Indonesia memiliki kecepatan download fixed broadband 27,87 Mbps, upload 16,85 Mbps, dan latency 7 ms. Singapura menjadi negara dengan kecepatan fixed broadband terbaik dunia dengan 270,62 Mbps. Untuk kawasan Asia Tenggara, kecepatan internet fixed broadband Indonesia hanya lebih baik daripada Myanmar dan Timor Timur.

Sementara data Direktorat Telekomunikasi Ditjen Penyelenggaraan Pos dan Informatika Kementerian Kominfo Tahun 2023, tarif efektif layanan data melalui Jaringan Bergerak Seluler (Mobile Broadband) turun secara signifikan setiap tahun, dengan rata-rata tingkat penurunan setiap tahun (CAGR) periode 2017-2023 sebesar 17.72%. Dari data ini terlihat proporsi beban biaya dibandingkan pendapatan pada operator seluler pada periode kuartal kedua tahun 2023 berada pada kisaran 70% - 106%. Sehingga kecil peluang bagi operator seluler untuk menurunkan lagi tarif mobile broadband seperti periode-sebelumnya. Penerapan tarif ke depan perlu mempertimbangkan Capital Expenditure (CAPEX) untuk penggelaran 5G yang besarnya beberapa kali lipat dari CAPEX 4G.

Kominfo melihat ada tiga aspek penting untuk meningkatkan kecepatan akses internet dengan menyehatkan industri, kualitas dan perluasan layanan, serta pertumbuhan ekonomi.

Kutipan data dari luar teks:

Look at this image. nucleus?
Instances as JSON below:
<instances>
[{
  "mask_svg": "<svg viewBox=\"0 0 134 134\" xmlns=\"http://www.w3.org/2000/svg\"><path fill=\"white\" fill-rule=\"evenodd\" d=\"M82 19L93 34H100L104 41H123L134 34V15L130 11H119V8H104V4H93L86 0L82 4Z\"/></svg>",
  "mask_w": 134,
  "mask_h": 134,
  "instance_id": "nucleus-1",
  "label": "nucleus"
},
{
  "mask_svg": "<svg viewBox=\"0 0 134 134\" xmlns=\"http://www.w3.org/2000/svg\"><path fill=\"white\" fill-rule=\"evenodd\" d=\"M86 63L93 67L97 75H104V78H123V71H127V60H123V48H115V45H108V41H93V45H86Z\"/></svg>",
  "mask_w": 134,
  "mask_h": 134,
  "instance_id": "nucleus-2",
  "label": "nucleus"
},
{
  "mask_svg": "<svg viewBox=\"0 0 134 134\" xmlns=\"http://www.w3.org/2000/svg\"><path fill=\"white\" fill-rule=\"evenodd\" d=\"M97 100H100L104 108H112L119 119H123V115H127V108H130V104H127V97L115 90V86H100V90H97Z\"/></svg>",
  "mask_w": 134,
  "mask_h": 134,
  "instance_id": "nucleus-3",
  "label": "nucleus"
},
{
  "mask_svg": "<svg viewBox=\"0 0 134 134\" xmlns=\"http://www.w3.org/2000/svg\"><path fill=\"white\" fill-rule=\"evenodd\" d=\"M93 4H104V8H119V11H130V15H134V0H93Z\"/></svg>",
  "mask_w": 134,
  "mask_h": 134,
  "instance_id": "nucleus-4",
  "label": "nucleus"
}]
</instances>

Guna memperbaiki kualitas dan perluasan layanan, Kominfo menekankan investasi CAPEX yang mencukupi. Sementara, pembiayaan untuk CAPEX bergantung pada profitabilitas dan model pembiayaan lain yang menjadi beban operator. Makin besar permintaan layanan dari pengguna diperlukan upaya untuk mengurangi beban operator agar dapat memperbaiki dan memperluas layanannya.

Dari aspek pertumbuhan ekonomi, mengutip data International Telecommunication Union (ITU) Tahun 2022 yang menunjukkan presentase tarif Mobile Broadband Indonesia terhadap Gross National Income (GNI) per kapita sebesar 1,1% (Tarif MBB 2GB US$3.78. Sedangkan tarif Fixed Broadband terhadap GNI per kapita sebesar 6.13% (Tarif FBB 20 Mbps U$$20.97).

Hal ini berarti jika biaya yang dialokasikan masyarakat untuk membeli layanan broadband makin tinggi presentasenya, maka semakin sulit masyarakat mendapatkan layanan broadband atau harga tidak terjangkau masyarakat.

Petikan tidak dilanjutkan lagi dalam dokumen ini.